--- SET OF TASKS ---
**A)** Using the passage on 跟 and 和, answer yes or no to each statement and quote the words of the passage that decide it: (i) 和 carries the same ambiguity as 跟; (ii) 喜欢 is identified as the verb; (iii) 聊天儿 is treated as the verb of the sentence.
**B)** Quote the portion of the passage on 跟 and 和 between "1. 和他/跟他 can" and "looks like 我[喜欢|和他|聊天儿].", inclusive.

When using 跟, there is an ambiguity between the meaning of "follow" or "with", which is usually resolved with the context. For example in 跟我走天下, depending on the situation we could rewrite 随我走天下 (which gives more emphasis towards "following") or 和我走天下. Instead, 和 does not induce the same ambiguity. 和 is not considered as an action and does not mean "follow". Thus to disambiguate on 跟 you can use 和 instead to emphasize "and" and use "conjugate" 跟着 in order to accentuate "follow".


Turning to your example, both

我喜欢和他聊天儿.

我喜欢跟他聊天儿.

have no semantic differences. They mean "I like chatting with him". 和 and 跟 are interchangeable and the alteration from "and" to "with" with "him" placed in a different location is an English artifact. However, you can consider 和/跟 both as a conjunction or preposition. Two possibilities:

  1. 和他/跟他 can be categorized as a preposition phrase (PP) formed out of the preposition 和/跟 and the noun phrase (NP) formed of a single noun 他. In this case, 喜欢和/跟他聊天儿 is a verb phrase (VP) consisting of verb + PP + NP. 喜欢 is the verb. 聊天儿 is a noun phrase of a single noun. More broadly, there may be multiple PP in that same place. So verb + PP (optional; repeatable) + NP is one way to define verb phrases. The final sentence is NP + VP with the NP formed out of a single noun 我. NP + VP is the way we typically categorize English sentences. You can see a clear SVO ordering out of categorization in such style. Visually, the breakdown looks like 我[喜欢|和他|聊天儿].

Records:

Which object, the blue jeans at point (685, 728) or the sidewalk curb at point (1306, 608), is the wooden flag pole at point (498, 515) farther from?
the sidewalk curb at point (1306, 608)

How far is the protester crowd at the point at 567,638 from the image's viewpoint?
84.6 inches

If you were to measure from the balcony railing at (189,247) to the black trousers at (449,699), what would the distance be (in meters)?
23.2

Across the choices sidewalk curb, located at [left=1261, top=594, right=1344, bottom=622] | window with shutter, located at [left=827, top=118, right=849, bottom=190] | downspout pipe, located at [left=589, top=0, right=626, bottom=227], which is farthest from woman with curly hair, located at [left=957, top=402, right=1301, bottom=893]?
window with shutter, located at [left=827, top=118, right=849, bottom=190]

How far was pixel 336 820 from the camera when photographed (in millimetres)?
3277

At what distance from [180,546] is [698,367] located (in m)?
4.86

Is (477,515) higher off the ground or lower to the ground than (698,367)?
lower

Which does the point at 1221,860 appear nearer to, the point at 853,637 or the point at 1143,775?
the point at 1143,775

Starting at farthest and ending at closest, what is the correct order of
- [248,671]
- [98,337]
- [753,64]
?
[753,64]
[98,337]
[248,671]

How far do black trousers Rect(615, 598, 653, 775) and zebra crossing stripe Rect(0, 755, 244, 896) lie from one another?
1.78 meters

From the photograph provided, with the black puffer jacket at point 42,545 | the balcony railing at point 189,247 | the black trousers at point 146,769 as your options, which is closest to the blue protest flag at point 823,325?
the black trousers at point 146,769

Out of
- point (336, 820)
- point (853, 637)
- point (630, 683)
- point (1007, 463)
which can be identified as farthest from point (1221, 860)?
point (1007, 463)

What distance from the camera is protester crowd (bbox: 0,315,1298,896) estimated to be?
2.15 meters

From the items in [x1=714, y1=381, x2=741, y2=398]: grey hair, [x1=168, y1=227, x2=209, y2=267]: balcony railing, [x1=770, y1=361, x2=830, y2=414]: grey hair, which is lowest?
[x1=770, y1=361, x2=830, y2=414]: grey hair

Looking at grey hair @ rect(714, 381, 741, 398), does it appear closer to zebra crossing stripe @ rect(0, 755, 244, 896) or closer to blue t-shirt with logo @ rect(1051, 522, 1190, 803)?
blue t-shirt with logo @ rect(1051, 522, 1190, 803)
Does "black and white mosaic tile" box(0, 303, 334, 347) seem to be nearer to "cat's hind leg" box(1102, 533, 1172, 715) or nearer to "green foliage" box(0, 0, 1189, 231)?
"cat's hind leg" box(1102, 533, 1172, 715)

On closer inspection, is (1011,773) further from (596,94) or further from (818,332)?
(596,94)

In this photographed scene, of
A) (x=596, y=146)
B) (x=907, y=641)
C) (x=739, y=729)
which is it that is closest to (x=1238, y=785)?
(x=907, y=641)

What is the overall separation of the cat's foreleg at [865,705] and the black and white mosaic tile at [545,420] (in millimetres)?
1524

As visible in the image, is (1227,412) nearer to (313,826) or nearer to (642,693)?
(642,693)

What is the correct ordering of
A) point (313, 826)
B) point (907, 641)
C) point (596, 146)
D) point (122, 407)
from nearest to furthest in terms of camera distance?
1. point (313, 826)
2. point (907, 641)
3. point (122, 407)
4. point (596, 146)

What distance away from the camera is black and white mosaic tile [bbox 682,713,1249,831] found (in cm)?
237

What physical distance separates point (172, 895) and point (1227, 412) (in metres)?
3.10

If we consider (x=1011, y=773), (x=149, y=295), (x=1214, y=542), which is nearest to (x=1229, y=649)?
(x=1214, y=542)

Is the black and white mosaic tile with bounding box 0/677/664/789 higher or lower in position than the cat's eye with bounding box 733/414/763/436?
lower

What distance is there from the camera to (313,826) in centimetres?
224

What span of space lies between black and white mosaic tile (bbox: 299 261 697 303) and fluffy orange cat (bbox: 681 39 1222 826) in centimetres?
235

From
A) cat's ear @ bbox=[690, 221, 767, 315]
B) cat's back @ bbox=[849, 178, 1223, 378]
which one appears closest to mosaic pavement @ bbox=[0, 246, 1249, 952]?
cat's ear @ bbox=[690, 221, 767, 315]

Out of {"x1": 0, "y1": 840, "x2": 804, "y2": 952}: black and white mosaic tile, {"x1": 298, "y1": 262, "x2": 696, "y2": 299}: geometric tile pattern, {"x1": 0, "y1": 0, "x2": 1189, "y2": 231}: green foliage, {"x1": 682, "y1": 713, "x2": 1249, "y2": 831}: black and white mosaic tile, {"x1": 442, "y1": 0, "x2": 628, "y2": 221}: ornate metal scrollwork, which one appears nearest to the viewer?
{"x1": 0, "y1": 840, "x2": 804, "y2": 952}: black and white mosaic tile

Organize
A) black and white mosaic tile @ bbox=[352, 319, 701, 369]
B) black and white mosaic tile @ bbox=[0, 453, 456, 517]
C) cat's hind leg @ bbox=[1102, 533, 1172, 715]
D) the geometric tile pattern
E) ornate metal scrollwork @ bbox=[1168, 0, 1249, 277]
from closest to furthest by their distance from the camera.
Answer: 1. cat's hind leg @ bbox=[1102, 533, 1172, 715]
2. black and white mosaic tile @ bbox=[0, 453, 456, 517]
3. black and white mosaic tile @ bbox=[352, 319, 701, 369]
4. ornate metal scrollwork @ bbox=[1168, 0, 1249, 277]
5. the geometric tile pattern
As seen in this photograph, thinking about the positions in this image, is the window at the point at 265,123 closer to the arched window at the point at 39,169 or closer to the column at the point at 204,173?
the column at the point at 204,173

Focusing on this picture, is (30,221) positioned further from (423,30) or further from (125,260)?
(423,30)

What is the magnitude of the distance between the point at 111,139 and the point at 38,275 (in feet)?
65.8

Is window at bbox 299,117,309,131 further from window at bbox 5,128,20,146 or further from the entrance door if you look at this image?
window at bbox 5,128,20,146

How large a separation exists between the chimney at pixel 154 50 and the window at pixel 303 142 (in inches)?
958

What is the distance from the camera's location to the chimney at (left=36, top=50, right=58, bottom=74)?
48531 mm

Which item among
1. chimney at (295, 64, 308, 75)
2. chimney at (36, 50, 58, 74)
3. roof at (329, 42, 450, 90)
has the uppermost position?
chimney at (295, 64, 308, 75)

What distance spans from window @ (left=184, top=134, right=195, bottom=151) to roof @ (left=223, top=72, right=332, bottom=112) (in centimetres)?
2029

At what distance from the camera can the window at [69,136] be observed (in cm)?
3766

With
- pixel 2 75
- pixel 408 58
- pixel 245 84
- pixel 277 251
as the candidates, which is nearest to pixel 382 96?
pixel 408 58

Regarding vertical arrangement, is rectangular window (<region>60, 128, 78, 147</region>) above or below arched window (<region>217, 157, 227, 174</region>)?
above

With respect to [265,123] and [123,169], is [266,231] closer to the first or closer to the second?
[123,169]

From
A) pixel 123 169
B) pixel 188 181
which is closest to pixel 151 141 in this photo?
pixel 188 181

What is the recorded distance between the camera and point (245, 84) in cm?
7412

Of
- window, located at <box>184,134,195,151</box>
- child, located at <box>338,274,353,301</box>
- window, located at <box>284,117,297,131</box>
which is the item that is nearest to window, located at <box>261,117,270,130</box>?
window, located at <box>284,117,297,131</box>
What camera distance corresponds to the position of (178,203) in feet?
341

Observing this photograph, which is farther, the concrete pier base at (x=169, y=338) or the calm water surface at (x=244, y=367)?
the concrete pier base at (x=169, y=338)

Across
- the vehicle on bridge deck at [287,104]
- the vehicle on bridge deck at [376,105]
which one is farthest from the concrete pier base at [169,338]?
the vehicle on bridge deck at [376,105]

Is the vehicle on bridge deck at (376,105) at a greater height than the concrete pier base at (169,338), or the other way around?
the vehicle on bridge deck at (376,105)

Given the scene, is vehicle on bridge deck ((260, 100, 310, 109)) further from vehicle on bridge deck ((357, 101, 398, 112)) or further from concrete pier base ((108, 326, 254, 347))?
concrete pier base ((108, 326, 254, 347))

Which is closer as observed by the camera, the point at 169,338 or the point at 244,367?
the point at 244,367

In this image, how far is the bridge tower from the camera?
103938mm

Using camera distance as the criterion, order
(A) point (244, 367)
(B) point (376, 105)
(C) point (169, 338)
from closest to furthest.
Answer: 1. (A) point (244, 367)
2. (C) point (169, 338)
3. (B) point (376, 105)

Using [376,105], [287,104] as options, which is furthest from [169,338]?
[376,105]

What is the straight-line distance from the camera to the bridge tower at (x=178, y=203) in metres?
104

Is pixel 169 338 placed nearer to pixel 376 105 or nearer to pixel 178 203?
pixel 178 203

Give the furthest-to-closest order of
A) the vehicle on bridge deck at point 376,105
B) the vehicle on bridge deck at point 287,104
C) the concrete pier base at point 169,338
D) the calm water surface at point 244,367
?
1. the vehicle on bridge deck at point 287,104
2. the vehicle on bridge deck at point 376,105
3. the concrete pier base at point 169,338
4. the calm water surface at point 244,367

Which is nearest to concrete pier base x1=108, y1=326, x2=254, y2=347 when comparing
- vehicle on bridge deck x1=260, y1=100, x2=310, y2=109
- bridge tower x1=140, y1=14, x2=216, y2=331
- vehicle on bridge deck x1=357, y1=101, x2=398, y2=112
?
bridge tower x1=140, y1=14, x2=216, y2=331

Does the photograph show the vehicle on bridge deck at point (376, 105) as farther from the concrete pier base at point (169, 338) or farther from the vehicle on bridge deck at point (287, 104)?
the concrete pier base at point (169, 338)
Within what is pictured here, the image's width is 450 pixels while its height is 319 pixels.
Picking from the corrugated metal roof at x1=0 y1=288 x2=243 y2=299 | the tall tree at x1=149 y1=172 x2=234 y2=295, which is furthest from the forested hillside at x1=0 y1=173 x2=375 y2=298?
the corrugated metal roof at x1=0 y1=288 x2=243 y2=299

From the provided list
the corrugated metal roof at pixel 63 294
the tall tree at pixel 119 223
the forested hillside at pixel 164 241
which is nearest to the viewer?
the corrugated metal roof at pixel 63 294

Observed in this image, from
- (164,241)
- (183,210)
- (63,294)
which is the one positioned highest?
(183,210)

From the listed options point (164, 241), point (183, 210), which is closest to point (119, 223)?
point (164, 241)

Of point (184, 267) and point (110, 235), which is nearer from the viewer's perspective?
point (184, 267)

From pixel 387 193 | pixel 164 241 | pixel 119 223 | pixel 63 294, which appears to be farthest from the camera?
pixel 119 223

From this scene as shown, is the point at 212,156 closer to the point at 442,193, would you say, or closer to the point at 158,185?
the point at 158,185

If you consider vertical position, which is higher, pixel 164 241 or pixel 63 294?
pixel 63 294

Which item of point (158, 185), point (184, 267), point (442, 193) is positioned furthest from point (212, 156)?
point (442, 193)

--- EXPECTED OUTPUTS ---
**A)**
(i) No: "Instead, 和 does not induce the same ambiguity."
(ii) Yes: "喜欢 is the verb."
(iii) No: "聊天儿 is a noun phrase of a single noun."

**B)**
1. 和他/跟他 can be categorized as a preposition phrase (PP) formed out of the preposition 和/跟 and the noun phrase (NP) formed of a single noun 他. In this case, 喜欢和/跟他聊天儿 is a verb phrase (VP) consisting of verb + PP + NP. 喜欢 is the verb. 聊天儿 is a noun phrase of a single noun. More broadly, there may be multiple PP in that same place. So verb + PP (optional; repeatable) + NP is one way to define verb phrases. The final sentence is NP + VP with the NP formed out of a single noun 我. NP + VP is the way we typically categorize English sentences. You can see a clear SVO ordering out of categorization in such style. Visually, the breakdown looks like 我[喜欢|和他|聊天儿].